> _Given request_:
Print, exactly and completely, every entry in the data.

> _Input data_:
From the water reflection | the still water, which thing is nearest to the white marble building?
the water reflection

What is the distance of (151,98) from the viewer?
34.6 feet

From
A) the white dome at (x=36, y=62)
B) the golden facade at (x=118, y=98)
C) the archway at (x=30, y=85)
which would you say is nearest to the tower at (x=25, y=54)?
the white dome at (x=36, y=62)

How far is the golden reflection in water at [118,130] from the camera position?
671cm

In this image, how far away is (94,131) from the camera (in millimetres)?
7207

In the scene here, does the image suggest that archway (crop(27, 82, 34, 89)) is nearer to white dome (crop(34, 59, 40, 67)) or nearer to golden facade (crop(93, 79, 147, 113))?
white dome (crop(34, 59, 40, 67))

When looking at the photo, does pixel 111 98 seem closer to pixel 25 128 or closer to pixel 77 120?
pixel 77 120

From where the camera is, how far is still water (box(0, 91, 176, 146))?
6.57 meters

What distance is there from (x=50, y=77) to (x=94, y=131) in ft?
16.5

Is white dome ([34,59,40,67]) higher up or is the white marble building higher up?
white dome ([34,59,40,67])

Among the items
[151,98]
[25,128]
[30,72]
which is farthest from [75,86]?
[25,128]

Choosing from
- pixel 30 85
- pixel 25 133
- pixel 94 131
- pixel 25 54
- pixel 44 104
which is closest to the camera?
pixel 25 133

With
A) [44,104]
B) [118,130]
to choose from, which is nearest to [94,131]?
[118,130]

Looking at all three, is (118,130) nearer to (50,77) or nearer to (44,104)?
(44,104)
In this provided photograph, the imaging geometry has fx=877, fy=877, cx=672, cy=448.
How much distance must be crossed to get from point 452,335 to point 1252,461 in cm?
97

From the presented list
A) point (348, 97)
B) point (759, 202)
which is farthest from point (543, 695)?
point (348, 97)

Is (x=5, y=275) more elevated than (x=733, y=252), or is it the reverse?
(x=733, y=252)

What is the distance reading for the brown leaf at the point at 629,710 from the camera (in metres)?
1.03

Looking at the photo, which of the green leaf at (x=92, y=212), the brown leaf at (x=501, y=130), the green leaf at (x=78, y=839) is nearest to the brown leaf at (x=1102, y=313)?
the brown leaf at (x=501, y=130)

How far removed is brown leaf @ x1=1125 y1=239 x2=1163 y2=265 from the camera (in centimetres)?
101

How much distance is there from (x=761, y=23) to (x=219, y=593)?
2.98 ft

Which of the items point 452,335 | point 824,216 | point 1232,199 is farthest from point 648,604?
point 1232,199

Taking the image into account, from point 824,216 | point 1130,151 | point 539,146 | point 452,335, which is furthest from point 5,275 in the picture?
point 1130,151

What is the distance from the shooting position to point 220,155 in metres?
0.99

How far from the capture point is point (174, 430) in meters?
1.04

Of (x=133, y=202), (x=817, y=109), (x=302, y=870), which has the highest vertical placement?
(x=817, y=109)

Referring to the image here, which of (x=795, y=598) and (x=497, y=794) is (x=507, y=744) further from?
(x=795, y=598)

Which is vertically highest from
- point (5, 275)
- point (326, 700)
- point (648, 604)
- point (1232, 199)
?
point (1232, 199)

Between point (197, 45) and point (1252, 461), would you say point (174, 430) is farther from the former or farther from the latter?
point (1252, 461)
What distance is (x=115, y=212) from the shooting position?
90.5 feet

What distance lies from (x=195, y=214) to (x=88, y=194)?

> _Response for this exercise_:
From the water reflection | the still water, which thing is nearest to the white marble building?
the water reflection

What is the distance of (151,98) from the viewer?
34.6 feet

From
A) the white dome at (x=36, y=62)
B) the golden facade at (x=118, y=98)
C) the archway at (x=30, y=85)
which would you say is nearest to the tower at (x=25, y=54)?
the white dome at (x=36, y=62)

How far is the golden reflection in water at [118,130] from the camera position?
671cm

In this image, how far away is (94,131) from the camera (in millimetres)?
7207

In the scene here, does the image suggest that archway (crop(27, 82, 34, 89)) is nearer to white dome (crop(34, 59, 40, 67)) or nearer to golden facade (crop(93, 79, 147, 113))?
white dome (crop(34, 59, 40, 67))

When looking at the photo, does pixel 111 98 seem closer to pixel 25 128 or closer to pixel 77 120?
pixel 77 120

From where the camera is, how far is still water (box(0, 91, 176, 146))?
6.57 meters

What distance is there from (x=50, y=77) to (x=94, y=131) in ft?
16.5

Is white dome ([34,59,40,67]) higher up or is the white marble building higher up?
white dome ([34,59,40,67])

Among the items
[151,98]
[25,128]
[30,72]
which is farthest from [75,86]?
[25,128]

Choosing from
- pixel 30 85
- pixel 25 133
- pixel 94 131
- pixel 25 54
- pixel 44 104
which is closest to the camera?
pixel 25 133

With
A) [44,104]
B) [118,130]
to choose from, which is nearest to [94,131]?
[118,130]

Looking at all three, is (118,130) nearer to (50,77) or nearer to (44,104)?
(44,104)
In this provided photograph, the imaging geometry has fx=877, fy=877, cx=672, cy=448.
How much distance must be crossed to get from point 452,335 to point 1252,461 in cm?
97

From the presented list
A) point (348, 97)
B) point (759, 202)
which is farthest from point (543, 695)?
point (348, 97)

Is (x=5, y=275) more elevated than (x=733, y=252), or is it the reverse?
(x=733, y=252)

What is the distance reading for the brown leaf at the point at 629,710 from the camera (in metres)?
1.03

Looking at the photo, which of the green leaf at (x=92, y=212), the brown leaf at (x=501, y=130), the green leaf at (x=78, y=839) is nearest to the brown leaf at (x=1102, y=313)?
the brown leaf at (x=501, y=130)

How far removed is brown leaf @ x1=1125 y1=239 x2=1163 y2=265 from the camera (in centimetres)?
101

How much distance is there from (x=761, y=23) to (x=219, y=593)?
2.98 ft

Which of the items point 452,335 | point 824,216 | point 1232,199 is farthest from point 648,604?
point 1232,199

Taking the image into account, from point 824,216 | point 1130,151 | point 539,146 | point 452,335, which is furthest from point 5,275 in the picture?
point 1130,151

What is the distance from the shooting position to point 220,155 in metres?
0.99

How far from the capture point is point (174, 430) in meters?
1.04

Of (x=133, y=202), (x=817, y=109), (x=302, y=870), which has the highest vertical placement?
(x=817, y=109)

Referring to the image here, which of (x=795, y=598) and (x=497, y=794) is (x=507, y=744) further from?
(x=795, y=598)

Which is vertically highest from
- point (5, 275)
- point (326, 700)
- point (648, 604)
- point (1232, 199)
?
point (1232, 199)

Between point (197, 45) and point (1252, 461), would you say point (174, 430) is farther from the former or farther from the latter?
point (1252, 461)
What distance is (x=115, y=212) from the shooting position?
90.5 feet

What distance lies from (x=195, y=214) to (x=88, y=194)?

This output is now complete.